SELECTED PASSAGE:
It is in the cold light of a post-July-Fourth morning that we can shake of the effects of that drunken orgy of patriotic jingoism we so recently indulged in, and reflect soberly on an interesting question:  why do so many nationalistic songs have lyrics that, on close analysis, reveal themselves to be crazy?

(And we don't normally give them close analysis.  Perhaps our fear, or better, our piety prevents us from probing.  Or, most likely of all, these words are too familiar to be understood, just as one cannot focus on an object that is too near the eye.)

Let's start with The Battle Hymn of the Republic.  Unless my interpretation is way off, the song seems to posit the idea that the U.S. Civil War is nothing less than the harbinger of the Apocalypse.  Shiloh, Manassas, Antietam, Chancellorsville, Gettysburg...Armageddon.  Forrest, Jackson, Lee, Davis...Satan.  I'm sure those persons immersed in the events found these progressions compelling and believable, but why do we today still sing "mine eyes have seen the glory of the coming of the Lord; he is trampling out the vintage where the grapes of wrath are stored"?  God metes his punishments to each nation sooner or later according to his mysterious timetable; just because it happened to be our turn for a lickin' in 1861 doesn't mean the whole world is coming to an end.

GOAL A: From the passage on patriotic songs, pull out the text from "It is in the" up to and including "near the eye.)".
GOAL B: Pick out every line of the records that contains the string "Coordinate".

RECORDS FOR THIS EXERCISE:

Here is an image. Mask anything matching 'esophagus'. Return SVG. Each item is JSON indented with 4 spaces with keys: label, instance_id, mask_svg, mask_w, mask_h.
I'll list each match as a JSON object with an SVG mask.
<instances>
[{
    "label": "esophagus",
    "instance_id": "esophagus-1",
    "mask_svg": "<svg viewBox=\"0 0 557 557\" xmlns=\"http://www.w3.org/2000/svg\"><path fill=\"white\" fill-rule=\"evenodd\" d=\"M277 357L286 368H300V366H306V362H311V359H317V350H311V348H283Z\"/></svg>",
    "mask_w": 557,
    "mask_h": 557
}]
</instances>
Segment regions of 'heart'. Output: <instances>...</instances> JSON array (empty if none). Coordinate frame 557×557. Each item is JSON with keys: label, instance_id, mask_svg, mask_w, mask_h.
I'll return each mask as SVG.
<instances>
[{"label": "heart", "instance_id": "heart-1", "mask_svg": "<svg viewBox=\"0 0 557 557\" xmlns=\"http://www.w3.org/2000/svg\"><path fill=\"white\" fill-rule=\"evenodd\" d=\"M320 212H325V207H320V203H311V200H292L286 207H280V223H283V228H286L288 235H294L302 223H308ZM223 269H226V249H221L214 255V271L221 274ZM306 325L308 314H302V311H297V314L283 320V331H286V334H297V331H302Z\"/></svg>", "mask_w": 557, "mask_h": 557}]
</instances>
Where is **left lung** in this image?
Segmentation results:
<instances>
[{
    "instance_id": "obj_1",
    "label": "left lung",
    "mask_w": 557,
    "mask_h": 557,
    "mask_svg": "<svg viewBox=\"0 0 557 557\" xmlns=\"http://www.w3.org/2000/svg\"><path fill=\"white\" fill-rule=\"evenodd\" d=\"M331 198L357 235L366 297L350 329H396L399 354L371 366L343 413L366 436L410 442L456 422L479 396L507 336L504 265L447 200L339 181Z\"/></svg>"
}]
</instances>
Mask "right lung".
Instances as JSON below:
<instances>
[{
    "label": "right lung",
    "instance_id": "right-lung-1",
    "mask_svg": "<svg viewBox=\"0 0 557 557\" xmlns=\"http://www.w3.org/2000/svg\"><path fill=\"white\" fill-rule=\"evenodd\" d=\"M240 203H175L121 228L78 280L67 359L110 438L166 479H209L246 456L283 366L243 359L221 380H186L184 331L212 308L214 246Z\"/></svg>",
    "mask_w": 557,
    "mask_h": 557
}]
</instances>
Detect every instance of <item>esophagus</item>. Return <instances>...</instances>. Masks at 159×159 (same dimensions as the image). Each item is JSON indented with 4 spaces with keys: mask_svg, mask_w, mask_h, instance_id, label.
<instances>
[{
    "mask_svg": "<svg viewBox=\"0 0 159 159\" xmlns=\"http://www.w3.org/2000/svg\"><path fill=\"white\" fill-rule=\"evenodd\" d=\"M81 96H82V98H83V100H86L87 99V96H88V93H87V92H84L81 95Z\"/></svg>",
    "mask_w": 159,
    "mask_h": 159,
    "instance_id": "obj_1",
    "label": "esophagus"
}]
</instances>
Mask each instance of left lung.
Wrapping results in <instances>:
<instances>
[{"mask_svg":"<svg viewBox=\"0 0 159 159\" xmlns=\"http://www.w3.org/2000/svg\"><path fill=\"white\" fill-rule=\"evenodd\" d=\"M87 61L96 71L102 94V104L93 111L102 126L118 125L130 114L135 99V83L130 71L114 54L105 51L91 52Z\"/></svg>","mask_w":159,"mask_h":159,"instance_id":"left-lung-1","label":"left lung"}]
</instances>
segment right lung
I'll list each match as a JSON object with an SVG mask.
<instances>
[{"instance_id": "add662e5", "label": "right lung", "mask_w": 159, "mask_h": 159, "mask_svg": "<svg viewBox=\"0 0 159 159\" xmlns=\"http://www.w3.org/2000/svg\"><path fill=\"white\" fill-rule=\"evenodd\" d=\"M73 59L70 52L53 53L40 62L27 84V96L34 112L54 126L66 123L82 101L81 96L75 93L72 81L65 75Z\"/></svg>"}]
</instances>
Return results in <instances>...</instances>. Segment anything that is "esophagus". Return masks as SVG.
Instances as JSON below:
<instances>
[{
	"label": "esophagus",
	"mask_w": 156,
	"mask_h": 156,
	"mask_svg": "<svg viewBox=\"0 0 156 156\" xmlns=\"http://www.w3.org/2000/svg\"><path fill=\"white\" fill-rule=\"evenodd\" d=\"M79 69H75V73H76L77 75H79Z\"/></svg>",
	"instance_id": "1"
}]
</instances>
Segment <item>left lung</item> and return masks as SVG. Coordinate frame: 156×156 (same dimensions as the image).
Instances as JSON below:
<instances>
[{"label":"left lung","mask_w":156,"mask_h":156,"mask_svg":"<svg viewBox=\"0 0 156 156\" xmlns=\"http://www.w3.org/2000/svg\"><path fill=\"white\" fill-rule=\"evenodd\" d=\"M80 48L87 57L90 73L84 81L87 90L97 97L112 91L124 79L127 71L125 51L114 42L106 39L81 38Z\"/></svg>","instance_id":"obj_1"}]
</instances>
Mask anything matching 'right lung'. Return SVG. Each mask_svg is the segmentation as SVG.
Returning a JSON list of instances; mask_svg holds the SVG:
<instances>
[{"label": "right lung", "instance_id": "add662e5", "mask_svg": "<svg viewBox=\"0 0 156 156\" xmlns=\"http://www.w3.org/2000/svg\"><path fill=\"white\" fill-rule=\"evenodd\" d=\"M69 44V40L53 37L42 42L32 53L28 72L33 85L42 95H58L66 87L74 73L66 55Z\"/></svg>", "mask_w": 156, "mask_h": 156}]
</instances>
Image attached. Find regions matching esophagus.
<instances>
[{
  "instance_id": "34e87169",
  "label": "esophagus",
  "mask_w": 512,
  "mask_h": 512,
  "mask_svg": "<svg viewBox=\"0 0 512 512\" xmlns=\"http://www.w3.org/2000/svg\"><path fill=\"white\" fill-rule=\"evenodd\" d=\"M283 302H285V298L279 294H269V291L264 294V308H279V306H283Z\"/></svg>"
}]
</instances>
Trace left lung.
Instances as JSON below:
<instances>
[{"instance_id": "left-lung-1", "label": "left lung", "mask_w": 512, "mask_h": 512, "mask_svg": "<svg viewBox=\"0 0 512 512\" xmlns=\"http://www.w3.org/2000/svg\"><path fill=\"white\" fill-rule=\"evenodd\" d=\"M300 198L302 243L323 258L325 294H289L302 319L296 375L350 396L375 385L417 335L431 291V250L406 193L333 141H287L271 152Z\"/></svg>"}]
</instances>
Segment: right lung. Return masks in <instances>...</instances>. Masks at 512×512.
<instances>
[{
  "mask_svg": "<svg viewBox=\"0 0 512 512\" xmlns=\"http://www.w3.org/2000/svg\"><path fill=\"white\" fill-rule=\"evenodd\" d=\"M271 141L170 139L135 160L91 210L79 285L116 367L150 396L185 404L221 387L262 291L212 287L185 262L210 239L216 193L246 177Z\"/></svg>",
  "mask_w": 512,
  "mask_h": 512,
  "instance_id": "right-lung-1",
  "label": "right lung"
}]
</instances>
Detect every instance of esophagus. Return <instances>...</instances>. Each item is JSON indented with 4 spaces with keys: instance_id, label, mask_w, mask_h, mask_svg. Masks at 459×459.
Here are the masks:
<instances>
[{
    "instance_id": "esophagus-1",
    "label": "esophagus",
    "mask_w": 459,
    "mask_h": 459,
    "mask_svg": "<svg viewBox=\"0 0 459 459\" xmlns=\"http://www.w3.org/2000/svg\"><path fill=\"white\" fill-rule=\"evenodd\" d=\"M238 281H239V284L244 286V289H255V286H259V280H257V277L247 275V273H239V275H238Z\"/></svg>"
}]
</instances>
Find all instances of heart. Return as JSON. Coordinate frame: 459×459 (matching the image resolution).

COMPLETE ANSWER A:
It is in the cold light of a post-July-Fourth morning that we can shake of the effects of that drunken orgy of patriotic jingoism we so recently indulged in, and reflect soberly on an interesting question:  why do so many nationalistic songs have lyrics that, on close analysis, reveal themselves to be crazy?

(And we don't normally give them close analysis.  Perhaps our fear, or better, our piety prevents us from probing.  Or, most likely of all, these words are too familiar to be understood, just as one cannot focus on an object that is too near the eye.)

COMPLETE ANSWER B:
Segment regions of 'heart'. Output: <instances>...</instances> JSON array (empty if none). Coordinate frame 557×557. Each item is JSON with keys: label, instance_id, mask_svg, mask_w, mask_h.
Segment <item>left lung</item> and return masks as SVG. Coordinate frame: 156×156 (same dimensions as the image).
Find all instances of heart. Return as JSON. Coordinate frame: 459×459 (matching the image resolution).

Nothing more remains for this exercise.